Open EliasHasle opened 6 years ago

EliasHasle commented 6 years ago

Here: https://www.semanticscholar.org/paper/Searching-for-Activation-Functions-Ramachandran-Zoph/c8c4ab59ac29973a00df4e5c8df3773a3c59995a

It was published in Arxiv before your paper, so it should be cited and commented, in my opinion. They have found (or "found") through a search, the swish function with a beta factor inside the sigmoid, whereas you add one outside.

As far as I can see, for unconstrained weights a beta outside the sigmoid does exactly the same as increasing all the weights from the node, so the network will be able to represent exactly the same functions as pure swish (except the last layer may have no weights out).
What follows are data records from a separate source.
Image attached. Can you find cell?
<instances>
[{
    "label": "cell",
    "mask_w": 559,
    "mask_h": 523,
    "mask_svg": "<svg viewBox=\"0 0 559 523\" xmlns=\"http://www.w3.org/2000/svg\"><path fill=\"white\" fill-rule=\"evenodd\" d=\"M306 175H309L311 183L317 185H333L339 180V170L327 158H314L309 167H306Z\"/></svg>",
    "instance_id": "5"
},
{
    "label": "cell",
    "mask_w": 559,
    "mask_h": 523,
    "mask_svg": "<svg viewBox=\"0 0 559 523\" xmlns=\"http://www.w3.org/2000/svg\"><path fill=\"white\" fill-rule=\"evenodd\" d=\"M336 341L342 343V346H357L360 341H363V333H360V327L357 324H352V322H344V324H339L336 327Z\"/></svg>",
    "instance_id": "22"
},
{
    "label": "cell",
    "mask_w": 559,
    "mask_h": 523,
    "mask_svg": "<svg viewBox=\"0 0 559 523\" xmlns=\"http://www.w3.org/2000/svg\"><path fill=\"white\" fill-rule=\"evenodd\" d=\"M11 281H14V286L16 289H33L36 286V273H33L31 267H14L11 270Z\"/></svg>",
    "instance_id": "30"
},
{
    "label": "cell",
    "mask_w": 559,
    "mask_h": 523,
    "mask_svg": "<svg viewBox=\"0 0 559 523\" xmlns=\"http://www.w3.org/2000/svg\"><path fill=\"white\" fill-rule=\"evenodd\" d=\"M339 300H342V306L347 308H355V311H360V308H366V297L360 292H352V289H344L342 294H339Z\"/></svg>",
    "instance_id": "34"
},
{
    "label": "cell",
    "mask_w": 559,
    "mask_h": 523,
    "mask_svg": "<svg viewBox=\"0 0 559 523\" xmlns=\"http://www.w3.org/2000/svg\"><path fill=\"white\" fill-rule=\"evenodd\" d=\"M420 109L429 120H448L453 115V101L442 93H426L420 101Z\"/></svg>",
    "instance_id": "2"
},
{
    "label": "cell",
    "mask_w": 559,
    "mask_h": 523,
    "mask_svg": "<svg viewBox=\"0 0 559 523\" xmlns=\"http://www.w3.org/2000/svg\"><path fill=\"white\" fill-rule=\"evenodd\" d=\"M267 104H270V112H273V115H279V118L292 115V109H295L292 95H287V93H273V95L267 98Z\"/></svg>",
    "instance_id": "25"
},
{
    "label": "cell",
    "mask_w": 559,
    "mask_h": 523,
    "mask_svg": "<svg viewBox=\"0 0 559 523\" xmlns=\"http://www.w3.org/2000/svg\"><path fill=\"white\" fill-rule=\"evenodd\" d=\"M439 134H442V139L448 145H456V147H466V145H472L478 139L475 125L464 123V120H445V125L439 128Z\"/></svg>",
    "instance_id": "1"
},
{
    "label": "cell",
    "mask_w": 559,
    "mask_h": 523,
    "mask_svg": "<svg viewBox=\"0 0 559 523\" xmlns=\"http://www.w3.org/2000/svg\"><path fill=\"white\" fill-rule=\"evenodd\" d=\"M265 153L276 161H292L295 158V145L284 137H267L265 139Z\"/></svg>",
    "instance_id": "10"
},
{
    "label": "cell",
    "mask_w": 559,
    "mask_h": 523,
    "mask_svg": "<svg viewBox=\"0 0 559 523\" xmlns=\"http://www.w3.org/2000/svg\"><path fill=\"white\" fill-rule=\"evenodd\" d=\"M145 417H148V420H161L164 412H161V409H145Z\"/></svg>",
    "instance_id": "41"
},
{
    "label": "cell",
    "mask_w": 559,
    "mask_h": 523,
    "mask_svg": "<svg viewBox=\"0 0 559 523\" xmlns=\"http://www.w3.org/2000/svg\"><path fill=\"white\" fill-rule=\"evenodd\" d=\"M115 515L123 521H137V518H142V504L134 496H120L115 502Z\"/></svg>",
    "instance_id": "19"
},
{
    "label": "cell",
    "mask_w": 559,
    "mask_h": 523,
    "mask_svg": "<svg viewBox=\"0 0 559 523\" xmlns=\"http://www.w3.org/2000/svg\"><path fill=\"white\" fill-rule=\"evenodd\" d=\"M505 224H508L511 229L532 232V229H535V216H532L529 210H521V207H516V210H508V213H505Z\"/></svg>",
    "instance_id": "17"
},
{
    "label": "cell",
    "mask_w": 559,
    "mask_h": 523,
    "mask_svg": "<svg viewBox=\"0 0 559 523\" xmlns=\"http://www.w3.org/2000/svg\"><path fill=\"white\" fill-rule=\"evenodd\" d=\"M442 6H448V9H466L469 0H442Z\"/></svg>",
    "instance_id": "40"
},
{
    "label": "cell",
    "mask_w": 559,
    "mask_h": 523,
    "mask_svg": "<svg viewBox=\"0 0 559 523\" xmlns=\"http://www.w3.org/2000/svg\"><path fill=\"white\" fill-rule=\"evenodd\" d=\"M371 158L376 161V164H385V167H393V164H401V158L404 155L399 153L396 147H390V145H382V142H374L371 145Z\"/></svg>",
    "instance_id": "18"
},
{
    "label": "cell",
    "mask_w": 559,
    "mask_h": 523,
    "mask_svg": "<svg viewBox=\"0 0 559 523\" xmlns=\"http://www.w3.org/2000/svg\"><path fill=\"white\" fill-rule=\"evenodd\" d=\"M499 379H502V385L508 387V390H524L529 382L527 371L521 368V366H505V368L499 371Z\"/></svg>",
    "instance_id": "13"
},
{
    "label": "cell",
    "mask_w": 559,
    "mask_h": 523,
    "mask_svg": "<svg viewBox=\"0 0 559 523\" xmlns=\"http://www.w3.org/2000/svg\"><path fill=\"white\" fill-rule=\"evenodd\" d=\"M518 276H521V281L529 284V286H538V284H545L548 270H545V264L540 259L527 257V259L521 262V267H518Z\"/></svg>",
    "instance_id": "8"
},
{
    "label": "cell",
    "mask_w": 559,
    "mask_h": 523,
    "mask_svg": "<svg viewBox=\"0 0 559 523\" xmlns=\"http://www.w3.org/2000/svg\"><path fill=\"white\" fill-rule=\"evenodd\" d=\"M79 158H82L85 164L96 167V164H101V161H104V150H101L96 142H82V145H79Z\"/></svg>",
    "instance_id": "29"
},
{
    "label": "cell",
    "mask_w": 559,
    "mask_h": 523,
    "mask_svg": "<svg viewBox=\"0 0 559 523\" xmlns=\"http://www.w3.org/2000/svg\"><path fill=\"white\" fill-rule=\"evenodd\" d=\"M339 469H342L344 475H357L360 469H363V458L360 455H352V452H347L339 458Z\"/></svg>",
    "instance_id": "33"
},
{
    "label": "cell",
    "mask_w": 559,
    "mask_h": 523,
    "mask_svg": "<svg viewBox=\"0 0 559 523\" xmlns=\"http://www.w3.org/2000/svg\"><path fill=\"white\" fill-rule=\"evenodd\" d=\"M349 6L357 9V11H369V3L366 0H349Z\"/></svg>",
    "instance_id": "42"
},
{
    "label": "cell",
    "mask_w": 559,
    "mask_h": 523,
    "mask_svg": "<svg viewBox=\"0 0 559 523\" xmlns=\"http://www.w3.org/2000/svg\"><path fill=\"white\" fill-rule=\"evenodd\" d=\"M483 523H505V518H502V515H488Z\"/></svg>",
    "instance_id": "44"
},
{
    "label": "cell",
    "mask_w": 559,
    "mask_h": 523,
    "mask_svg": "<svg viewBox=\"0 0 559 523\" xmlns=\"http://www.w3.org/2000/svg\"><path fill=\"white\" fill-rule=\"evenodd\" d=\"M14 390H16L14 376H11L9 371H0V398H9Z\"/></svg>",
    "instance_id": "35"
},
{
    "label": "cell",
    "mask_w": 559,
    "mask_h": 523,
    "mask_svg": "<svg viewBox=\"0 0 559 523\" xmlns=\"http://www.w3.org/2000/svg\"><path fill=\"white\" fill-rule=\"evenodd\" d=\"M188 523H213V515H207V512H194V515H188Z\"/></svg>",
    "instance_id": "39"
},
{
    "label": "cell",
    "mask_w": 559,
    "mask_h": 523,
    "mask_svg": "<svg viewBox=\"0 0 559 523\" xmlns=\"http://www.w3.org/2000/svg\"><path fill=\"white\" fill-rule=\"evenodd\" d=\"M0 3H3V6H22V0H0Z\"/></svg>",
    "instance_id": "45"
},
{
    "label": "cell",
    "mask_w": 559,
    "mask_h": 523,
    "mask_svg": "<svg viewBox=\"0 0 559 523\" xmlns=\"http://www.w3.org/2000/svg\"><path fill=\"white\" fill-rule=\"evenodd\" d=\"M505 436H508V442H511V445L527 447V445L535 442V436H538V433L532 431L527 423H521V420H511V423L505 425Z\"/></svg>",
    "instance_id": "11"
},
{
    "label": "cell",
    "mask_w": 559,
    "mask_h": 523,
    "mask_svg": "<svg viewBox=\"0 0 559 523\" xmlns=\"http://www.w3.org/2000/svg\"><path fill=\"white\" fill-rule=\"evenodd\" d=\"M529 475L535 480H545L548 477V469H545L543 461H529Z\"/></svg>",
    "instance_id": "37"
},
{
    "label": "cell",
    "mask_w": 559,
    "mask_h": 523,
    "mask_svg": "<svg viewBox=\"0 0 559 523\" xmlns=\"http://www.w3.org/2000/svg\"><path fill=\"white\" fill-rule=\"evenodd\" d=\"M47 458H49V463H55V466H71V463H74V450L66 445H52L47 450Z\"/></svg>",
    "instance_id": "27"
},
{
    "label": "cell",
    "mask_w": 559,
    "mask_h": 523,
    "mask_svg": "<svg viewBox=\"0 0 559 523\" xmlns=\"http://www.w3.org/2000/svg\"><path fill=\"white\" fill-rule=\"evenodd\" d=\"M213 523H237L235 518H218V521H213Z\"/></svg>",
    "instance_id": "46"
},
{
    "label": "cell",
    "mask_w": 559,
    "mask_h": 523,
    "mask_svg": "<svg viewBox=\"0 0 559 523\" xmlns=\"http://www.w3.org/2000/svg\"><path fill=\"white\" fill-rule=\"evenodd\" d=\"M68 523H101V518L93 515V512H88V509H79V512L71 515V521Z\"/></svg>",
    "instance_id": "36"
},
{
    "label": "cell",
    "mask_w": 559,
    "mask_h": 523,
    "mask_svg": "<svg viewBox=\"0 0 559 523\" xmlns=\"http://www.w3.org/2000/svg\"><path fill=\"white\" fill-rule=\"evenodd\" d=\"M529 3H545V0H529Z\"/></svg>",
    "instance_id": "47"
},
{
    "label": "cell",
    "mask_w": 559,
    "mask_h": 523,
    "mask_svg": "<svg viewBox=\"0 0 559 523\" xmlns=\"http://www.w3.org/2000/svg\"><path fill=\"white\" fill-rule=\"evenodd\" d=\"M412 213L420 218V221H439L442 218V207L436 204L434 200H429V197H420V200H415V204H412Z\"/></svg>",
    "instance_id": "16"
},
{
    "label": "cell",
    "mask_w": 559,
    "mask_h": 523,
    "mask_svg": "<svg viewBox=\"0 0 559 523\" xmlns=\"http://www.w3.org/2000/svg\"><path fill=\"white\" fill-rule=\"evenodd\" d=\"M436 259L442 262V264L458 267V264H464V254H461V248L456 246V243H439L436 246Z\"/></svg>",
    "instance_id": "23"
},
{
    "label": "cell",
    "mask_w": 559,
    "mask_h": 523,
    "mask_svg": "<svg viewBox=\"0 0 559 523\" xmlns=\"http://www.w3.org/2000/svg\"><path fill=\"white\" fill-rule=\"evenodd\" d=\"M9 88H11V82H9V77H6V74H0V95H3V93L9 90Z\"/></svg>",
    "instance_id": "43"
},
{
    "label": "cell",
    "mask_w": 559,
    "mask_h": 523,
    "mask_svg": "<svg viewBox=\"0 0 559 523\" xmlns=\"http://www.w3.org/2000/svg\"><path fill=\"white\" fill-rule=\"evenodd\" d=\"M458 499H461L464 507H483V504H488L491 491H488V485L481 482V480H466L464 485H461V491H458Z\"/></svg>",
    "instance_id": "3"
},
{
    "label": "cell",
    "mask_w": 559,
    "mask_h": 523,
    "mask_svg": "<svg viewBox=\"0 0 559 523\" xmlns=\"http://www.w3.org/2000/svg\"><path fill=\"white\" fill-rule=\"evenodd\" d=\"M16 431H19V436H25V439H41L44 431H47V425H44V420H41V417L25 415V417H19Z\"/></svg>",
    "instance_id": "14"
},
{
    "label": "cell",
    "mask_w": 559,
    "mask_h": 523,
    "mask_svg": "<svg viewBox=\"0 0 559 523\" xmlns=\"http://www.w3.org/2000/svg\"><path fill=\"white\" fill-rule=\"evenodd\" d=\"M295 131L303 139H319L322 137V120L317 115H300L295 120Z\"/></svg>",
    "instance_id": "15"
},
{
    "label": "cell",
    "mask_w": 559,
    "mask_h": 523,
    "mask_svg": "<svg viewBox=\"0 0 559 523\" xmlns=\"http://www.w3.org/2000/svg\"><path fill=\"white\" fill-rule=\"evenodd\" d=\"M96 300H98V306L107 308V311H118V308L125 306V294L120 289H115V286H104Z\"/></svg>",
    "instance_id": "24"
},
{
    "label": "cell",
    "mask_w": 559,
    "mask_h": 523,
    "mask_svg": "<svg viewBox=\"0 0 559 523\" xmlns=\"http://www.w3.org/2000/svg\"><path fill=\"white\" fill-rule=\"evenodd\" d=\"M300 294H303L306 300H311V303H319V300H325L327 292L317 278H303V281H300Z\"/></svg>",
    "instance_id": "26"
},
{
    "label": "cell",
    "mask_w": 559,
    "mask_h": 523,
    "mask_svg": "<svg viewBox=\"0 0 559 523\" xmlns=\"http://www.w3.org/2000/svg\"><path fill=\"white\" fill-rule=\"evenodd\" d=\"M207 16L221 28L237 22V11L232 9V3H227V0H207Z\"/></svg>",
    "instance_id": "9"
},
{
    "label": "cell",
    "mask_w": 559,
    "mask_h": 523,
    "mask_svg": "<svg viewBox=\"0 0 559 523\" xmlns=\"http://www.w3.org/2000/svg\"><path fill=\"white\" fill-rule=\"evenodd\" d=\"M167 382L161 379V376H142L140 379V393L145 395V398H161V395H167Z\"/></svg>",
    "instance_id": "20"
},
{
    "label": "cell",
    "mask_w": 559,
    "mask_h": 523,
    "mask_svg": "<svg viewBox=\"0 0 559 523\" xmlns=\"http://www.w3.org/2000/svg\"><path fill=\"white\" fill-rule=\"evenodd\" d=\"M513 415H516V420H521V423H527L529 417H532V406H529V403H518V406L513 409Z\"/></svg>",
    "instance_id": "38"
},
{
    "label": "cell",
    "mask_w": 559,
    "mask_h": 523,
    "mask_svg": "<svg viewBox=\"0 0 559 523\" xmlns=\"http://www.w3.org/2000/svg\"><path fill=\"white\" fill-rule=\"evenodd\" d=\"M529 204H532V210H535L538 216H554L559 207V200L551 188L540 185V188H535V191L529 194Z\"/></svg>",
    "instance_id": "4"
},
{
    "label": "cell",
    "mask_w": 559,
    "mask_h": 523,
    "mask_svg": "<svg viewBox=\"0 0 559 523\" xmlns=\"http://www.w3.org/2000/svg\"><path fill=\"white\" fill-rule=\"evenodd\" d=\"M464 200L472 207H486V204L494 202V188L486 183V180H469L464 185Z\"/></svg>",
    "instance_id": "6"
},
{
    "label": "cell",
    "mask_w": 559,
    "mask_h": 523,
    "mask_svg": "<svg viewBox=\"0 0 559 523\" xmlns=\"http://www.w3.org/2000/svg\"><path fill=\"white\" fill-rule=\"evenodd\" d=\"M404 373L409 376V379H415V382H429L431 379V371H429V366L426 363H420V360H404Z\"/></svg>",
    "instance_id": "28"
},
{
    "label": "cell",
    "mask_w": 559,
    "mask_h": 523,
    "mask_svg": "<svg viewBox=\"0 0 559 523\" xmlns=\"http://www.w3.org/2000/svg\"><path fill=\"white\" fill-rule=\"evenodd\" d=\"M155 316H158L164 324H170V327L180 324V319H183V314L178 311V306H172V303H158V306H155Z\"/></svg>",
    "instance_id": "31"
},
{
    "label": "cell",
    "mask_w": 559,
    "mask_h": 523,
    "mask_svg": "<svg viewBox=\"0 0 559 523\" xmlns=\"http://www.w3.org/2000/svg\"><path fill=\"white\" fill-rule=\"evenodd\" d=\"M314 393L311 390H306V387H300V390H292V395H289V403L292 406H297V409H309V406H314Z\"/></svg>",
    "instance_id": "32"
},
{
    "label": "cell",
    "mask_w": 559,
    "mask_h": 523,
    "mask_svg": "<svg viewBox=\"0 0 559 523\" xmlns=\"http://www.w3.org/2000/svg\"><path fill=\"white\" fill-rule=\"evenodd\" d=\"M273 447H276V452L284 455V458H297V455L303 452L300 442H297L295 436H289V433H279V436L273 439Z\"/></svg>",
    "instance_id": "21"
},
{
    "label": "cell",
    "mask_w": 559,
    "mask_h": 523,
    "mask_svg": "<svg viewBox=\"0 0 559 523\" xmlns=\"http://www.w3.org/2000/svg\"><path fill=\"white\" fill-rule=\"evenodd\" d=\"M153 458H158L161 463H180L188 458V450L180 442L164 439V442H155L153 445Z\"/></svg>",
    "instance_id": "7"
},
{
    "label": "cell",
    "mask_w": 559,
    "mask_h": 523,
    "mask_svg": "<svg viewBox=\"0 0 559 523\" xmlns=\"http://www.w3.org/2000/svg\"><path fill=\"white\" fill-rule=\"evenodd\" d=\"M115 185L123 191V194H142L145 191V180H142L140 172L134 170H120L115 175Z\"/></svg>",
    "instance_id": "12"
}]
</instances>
And a beta inside the sigmoid is equivalent to changing all the weights into the node (except the first layer may have no weights into it).

So basically, the beta parameters only affect the learning process, and will obviously interact with other learning parameters/choices and regularization. (Using SGD instead of Adam for a comparison based on another paper counts as such a choice.)

Please enlighten me if I am wrong.

MichaelFomenko commented 4 years ago

He clearly dont understand anything about Deep Learning, he only published this paper to have a published paper for his career.

hypnopump commented 4 years ago

Hi, @EliasHasle I do cite the paper by Ramachandran et al. in my paper already. wrt to the concern about the beta parameter, it's not the same:

I hope the image is clarifying!

dafuq

hypnopump commented 4 years ago

@MichaelFomenko always glad to recieve constructive criticism

MichaelFomenko commented 4 years ago

Sorry EricAlcaide to tell you the truth, but you clearly don't understand Deep Learning, if you would understand Deep Learning you would know that the Beta in your E-Swish Function is just the Weight of the next Layer. This means that Mathematicaly there is no diverence between your E-Swish and the Swish Function.